Allein im Ruhrgebiet sind in den vergangenen zwei Wochen fünf Kinder durch ihnen nahestehende Menschen getötet worden. Am Wochenende hat eine Frau in Essen erst ihre siebenjährige Tochter und dann sich selbst umgebracht. Zuvor hatte ein psychisch gestörter Mann in Oberhausen den acht Jahre alten Sohn seiner Freundin getötet. Anfang August waren zudem drei Geschwister im Alter von vier, zehn und zwölf Jahren in Dortmund gewaltsam ums Leben gekommen. Tatverdächtig: die Lebensgefährtin des Vaters.
Kein Zufall
Dass sich all diese Fälle im Ruhrgebiet und damit in ein und derselben Region ereigneten, ist für Kriminologe Pfeiffer kein Zufall. Die meisten Menschen lesen Regionalzeitungen, in denen besonders ausführlich über solche Fälle berichtet werde.

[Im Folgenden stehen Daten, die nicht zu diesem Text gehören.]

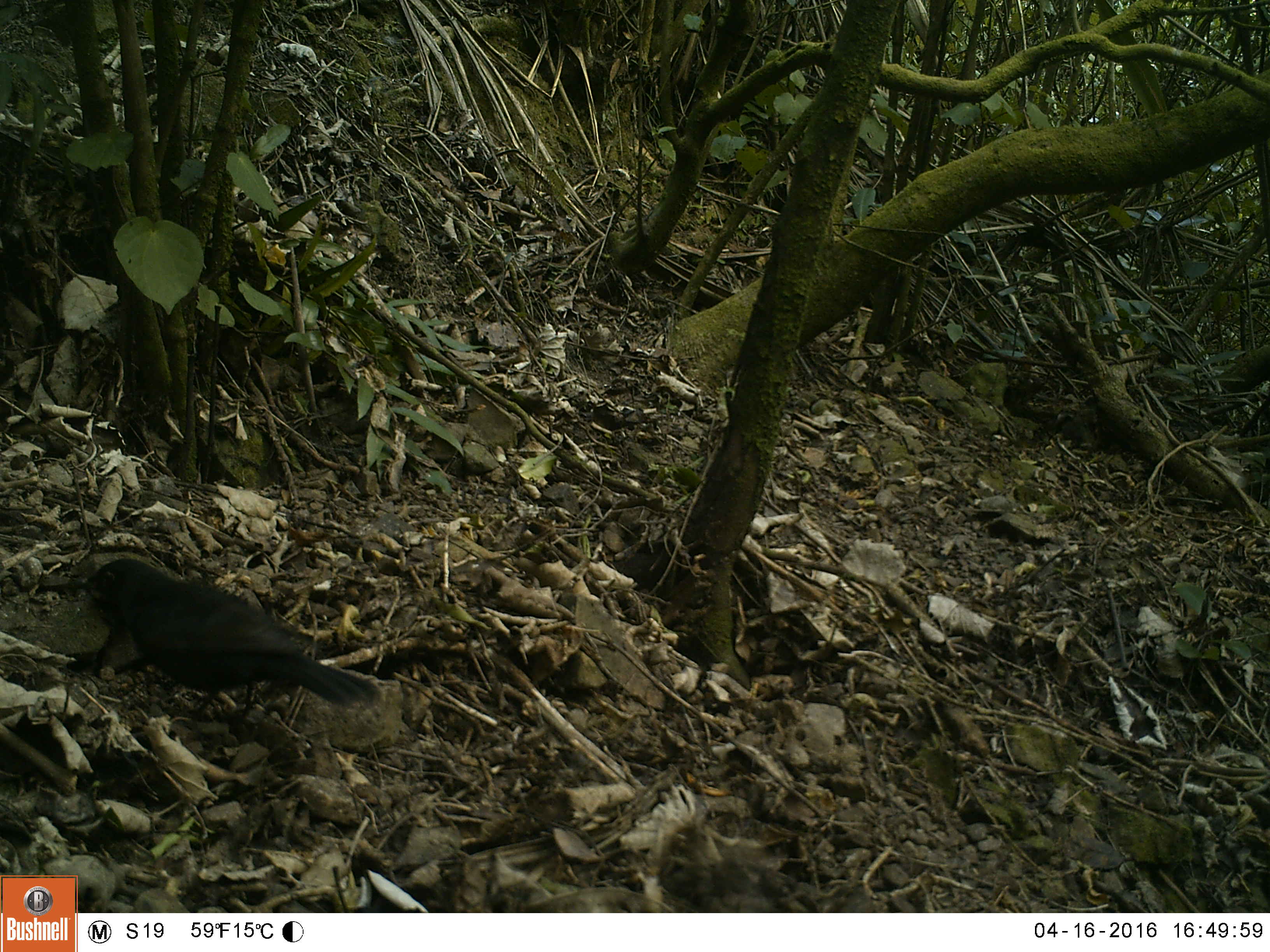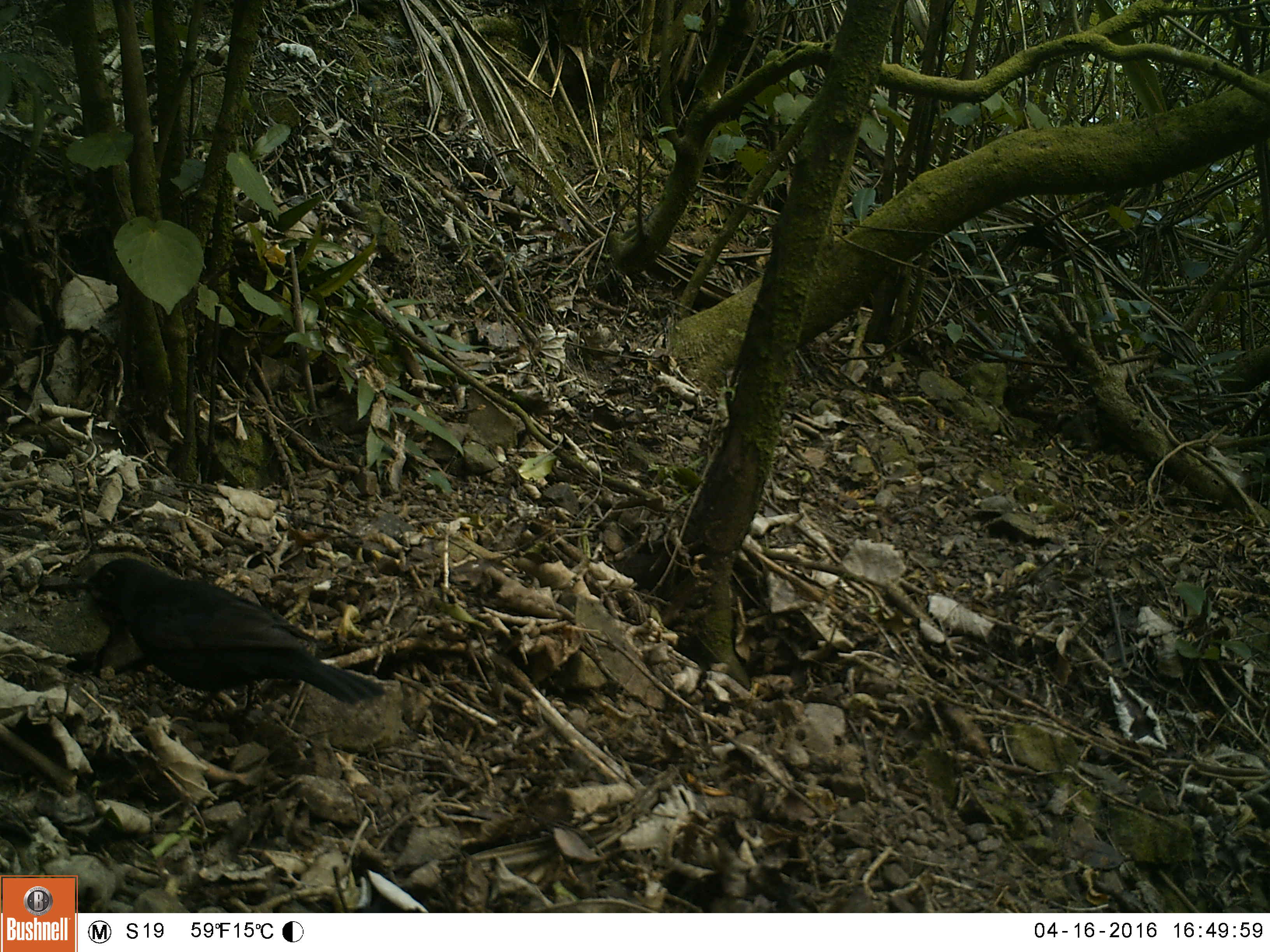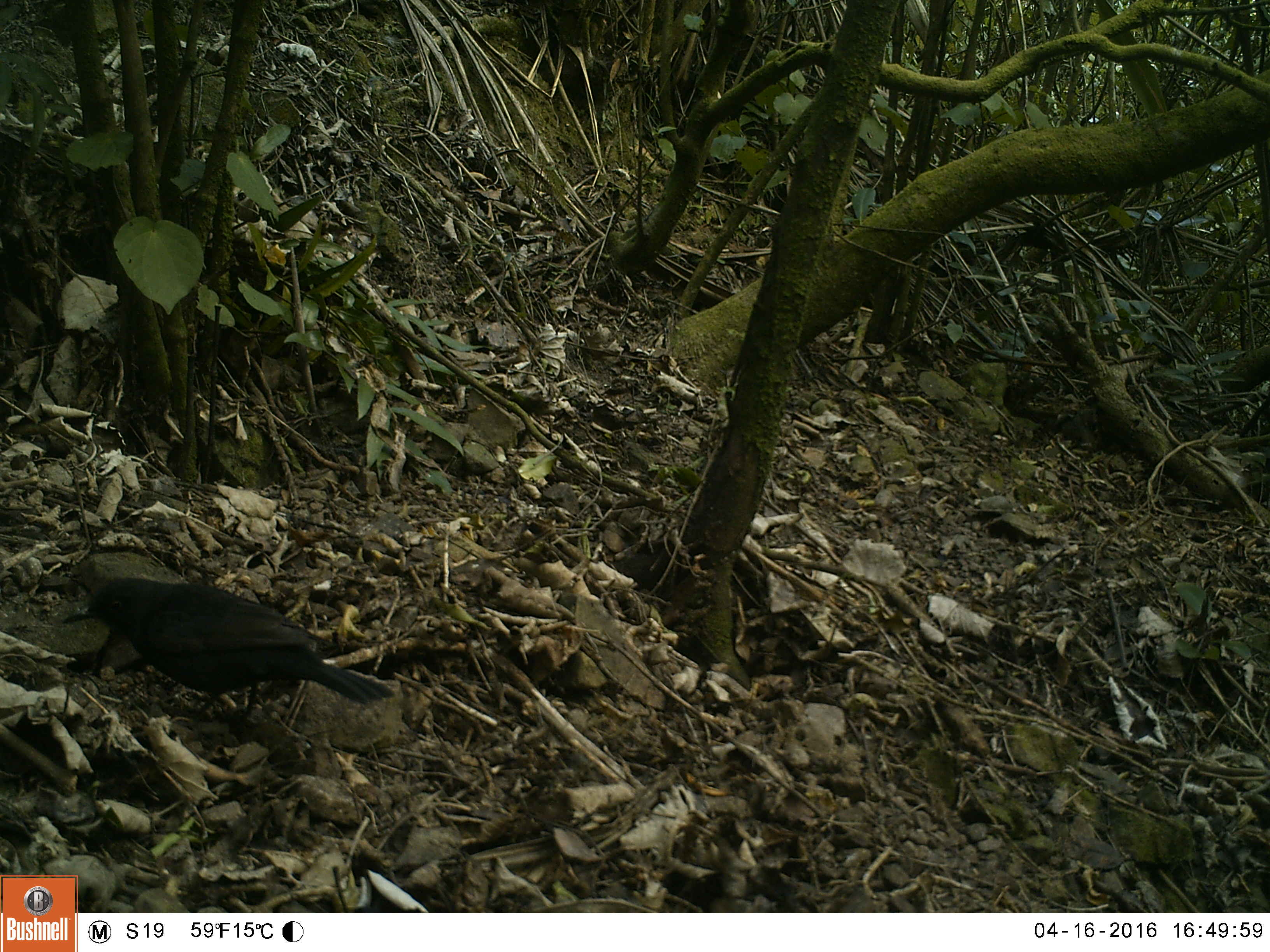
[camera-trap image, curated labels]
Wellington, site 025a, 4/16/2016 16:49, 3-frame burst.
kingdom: Animalia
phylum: Chordata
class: Aves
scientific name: Aves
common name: bird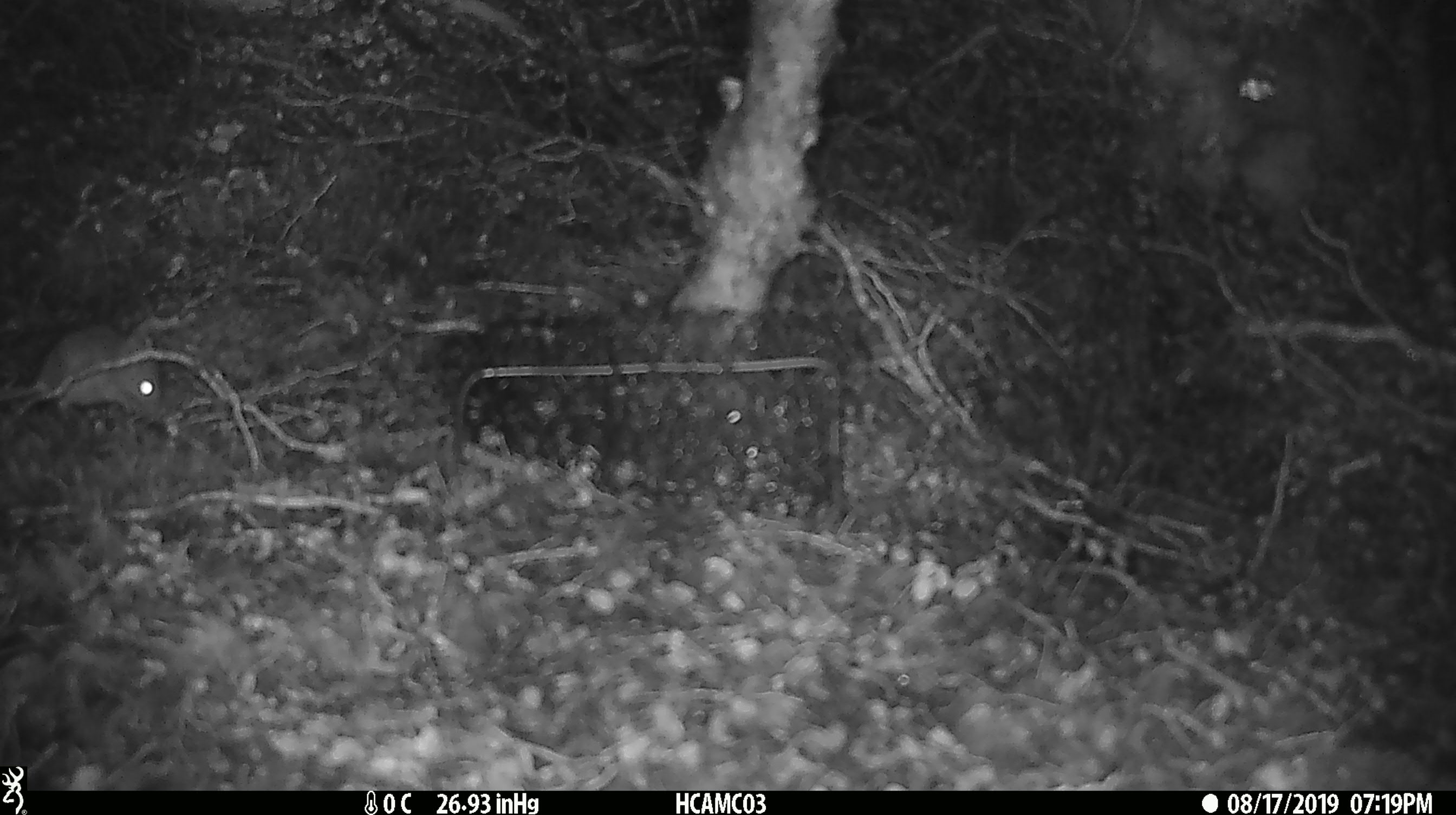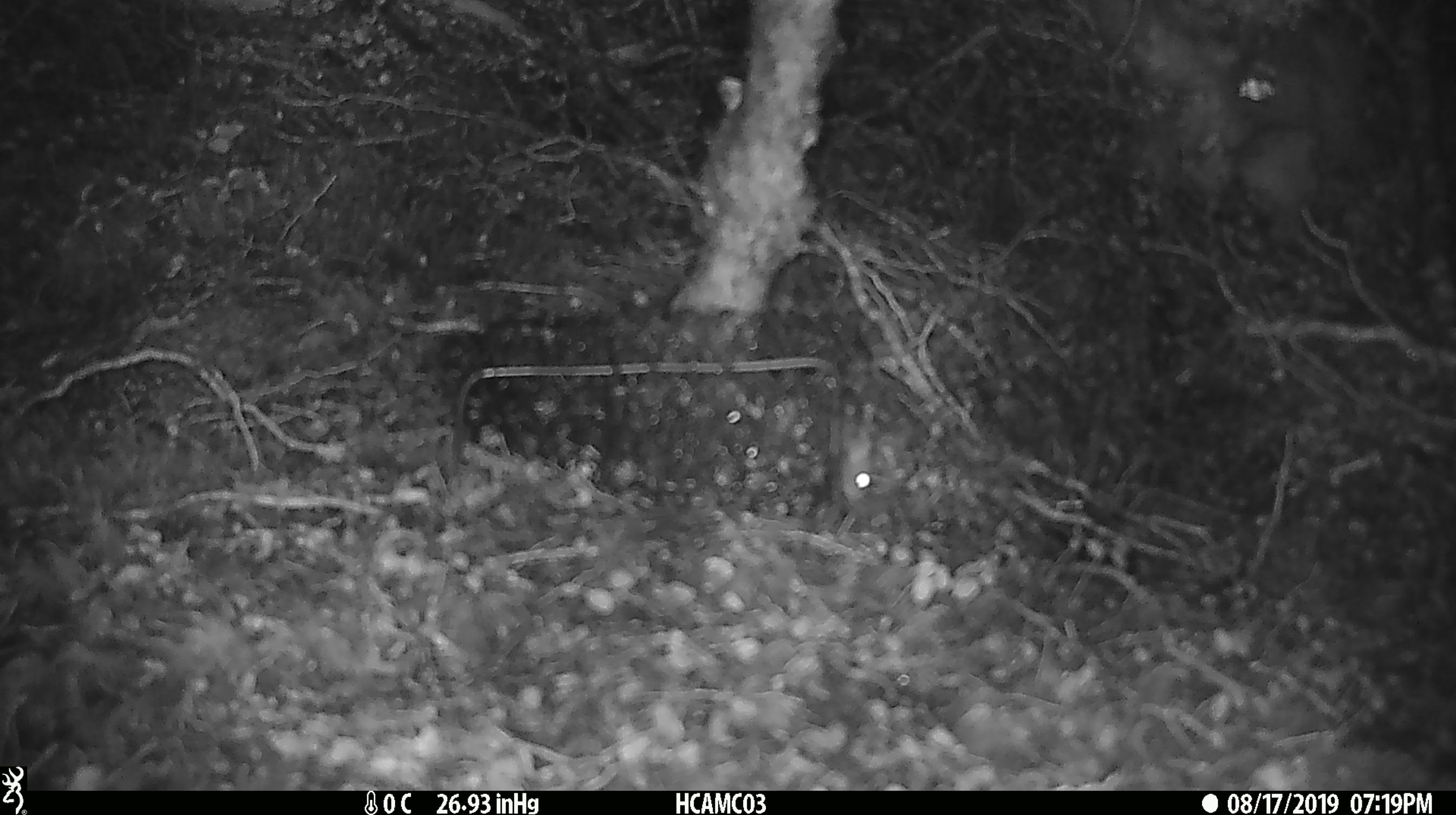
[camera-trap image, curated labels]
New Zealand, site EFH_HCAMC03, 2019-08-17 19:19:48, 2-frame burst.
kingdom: Animalia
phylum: Chordata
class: Mammalia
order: Rodentia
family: Muridae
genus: Mus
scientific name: Mus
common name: mouse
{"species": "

Den Journalisten macht Pfeiffer jedoch keinen Vorwurf. Es sei klar, dass über ein solches Ereignis berichtet werde. Wenn dies nüchtern-sachlich geschehe, sei dagegen nichts einzuwenden.
Soziales Umfeld entscheidend
Zugleich betont Pfeiffer, dass die Zahl der Kindstötungen in Familien in den vergangenen Jahren drastisch gesunken sei. Während 2000 noch 106 Kinder im Alter zwischen null und sechs Jahren von nahestehenden Menschen umgebracht wurden, seien es zehn Jahre später nur noch 54 und damit etwa halb so viele gewesen. Auch die Zahl der Misshandlungen sei deutlich zurückgegangen. „Kinder leben heute viel sicherer in ihren Familien als vor 20 Jahren“, sagte Pfeiffer. Dies liege nicht zuletzt daran, dass die Jugendämter aufgerüstet hätten und Gewalttäter heute aus den Familien verwiesen werden könnten.
Um Kindstötungen zu verhindern, seien aber vor allem soziale Netzwerke unerlässlich, betont Pfeiffer. „Wer einen Job hat, wer Freunde hat, der findet immer Menschen, mit denen er über Probleme reden kann.“ Sei jemand hingegen sozial isoliert, könne sich Hass aufbauen, der sich plötzlich auf tragische Weise entlade.